Java “understands Unicode” as does XML. So PDFUnit also “understands” Unicode. The section 7: “Unicode” deals with Unicode in detail.
This section describes a utility program that converts a Unicode string into its ASCII hex code. The hex code can be used in many of your tests. If you are using a small number of Unicode characters it is easier to use ASCII hex code than to install a new font on your computer. And maybe you don't have permission anything.
The utility ConvertUnicodeToHex
converts any string into ASCII and escapes all non-ASCII characters
into their corresponding Unicode hex code. For example, the Euro character
is converted into \u20AC
.
The input file can be of any encoding, but you have to define the right encoding before executing the program.
You start the Java program with the parameter -D
:
:: :: Converting Unicode content of the input file to hex code. :: @echo off setlocal set CLASSPATH=./lib/pdfunit-2015.10/*;%CLASSPATH% set TOOL=com.pdfunit.tools.ConvertUnicodeToHex set OUT_DIR=./tmp set IN_FILE=convert-unicode-to-hex.in.txt java -Dfile.encoding=UTF-8 %TOOL% %IN_FILE% %OUT_DIR% endlocal
The name of the output file is derived from the name of the input file.
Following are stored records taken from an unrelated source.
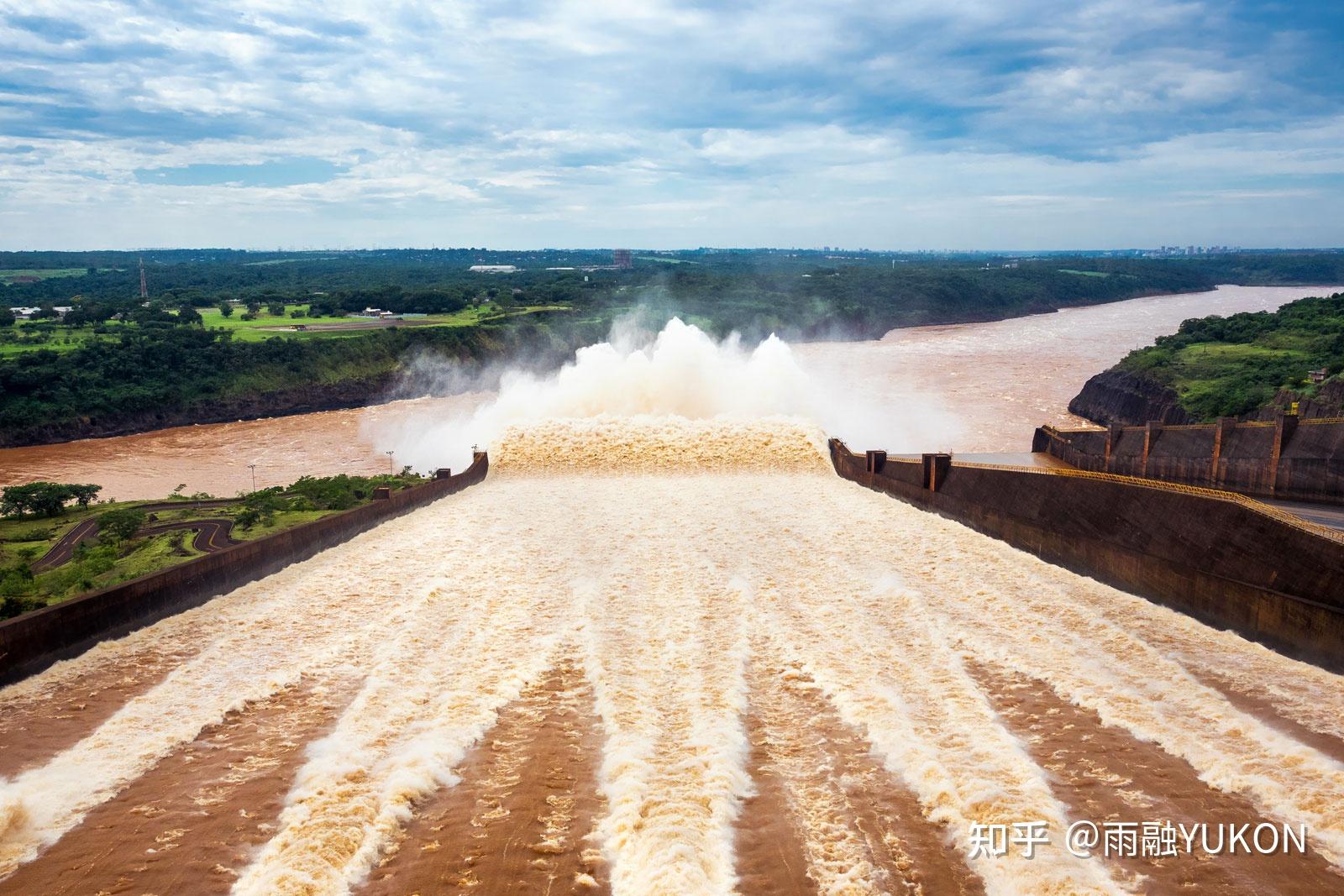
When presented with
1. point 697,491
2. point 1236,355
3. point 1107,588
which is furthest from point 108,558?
point 1236,355

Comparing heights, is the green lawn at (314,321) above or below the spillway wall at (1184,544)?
above

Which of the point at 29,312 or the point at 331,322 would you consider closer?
Answer: the point at 331,322

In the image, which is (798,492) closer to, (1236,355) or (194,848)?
(194,848)

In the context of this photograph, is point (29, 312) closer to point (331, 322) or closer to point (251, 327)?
point (251, 327)

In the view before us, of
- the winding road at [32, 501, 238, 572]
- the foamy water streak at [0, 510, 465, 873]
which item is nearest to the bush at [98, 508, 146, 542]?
the winding road at [32, 501, 238, 572]

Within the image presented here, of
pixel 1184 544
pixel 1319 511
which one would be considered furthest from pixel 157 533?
pixel 1319 511

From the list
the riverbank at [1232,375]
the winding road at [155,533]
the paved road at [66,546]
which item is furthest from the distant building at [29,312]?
the riverbank at [1232,375]

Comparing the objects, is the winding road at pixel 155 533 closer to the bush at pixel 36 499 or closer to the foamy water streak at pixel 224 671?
the bush at pixel 36 499
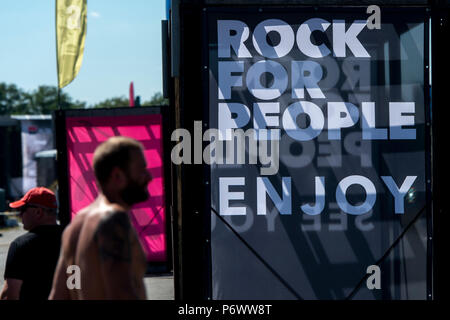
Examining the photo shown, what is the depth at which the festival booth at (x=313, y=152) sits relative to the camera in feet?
18.5

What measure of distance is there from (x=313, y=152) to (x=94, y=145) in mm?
6718

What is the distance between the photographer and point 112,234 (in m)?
2.92

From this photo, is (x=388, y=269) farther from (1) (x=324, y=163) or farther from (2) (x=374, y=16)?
(2) (x=374, y=16)

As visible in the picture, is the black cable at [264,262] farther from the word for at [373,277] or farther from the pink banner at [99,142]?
the pink banner at [99,142]

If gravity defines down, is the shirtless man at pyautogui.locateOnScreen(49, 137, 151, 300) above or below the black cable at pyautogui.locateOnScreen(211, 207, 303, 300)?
above

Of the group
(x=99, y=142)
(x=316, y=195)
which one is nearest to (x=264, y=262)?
(x=316, y=195)

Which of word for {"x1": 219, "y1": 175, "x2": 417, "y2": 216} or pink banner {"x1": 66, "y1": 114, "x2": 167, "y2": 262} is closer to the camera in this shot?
word for {"x1": 219, "y1": 175, "x2": 417, "y2": 216}

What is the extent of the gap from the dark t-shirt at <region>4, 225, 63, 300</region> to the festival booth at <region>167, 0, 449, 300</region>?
5.21 feet

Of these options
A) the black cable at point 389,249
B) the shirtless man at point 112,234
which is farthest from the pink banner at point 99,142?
the shirtless man at point 112,234

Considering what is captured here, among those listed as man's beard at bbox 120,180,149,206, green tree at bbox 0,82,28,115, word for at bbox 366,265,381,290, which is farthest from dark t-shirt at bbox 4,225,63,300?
green tree at bbox 0,82,28,115

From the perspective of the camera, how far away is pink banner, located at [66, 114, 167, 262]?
1153 centimetres

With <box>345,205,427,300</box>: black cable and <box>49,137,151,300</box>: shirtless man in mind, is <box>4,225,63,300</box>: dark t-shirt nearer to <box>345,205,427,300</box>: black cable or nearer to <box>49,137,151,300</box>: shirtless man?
<box>49,137,151,300</box>: shirtless man

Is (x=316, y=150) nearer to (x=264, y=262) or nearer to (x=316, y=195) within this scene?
(x=316, y=195)

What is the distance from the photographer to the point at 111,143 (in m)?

So _convert-unicode-to-hex.out.txt
with the following content
is generated:
#Unicode created by com.pdfunit.tools.ConvertUnicodeToHex #Wed Jan 16 21:50:04 CET 2013 convert-unicode-to-hex.in_as-ascii=\u00E4\u00F6\u00FC \u20AC @
The output file is written in the encoding of the Java Runtime,
derived from the environment parameter file.encoding
.
Leading and trailing whitespaces in the input string will be trimmed! When you need them for your test, add them later by hand.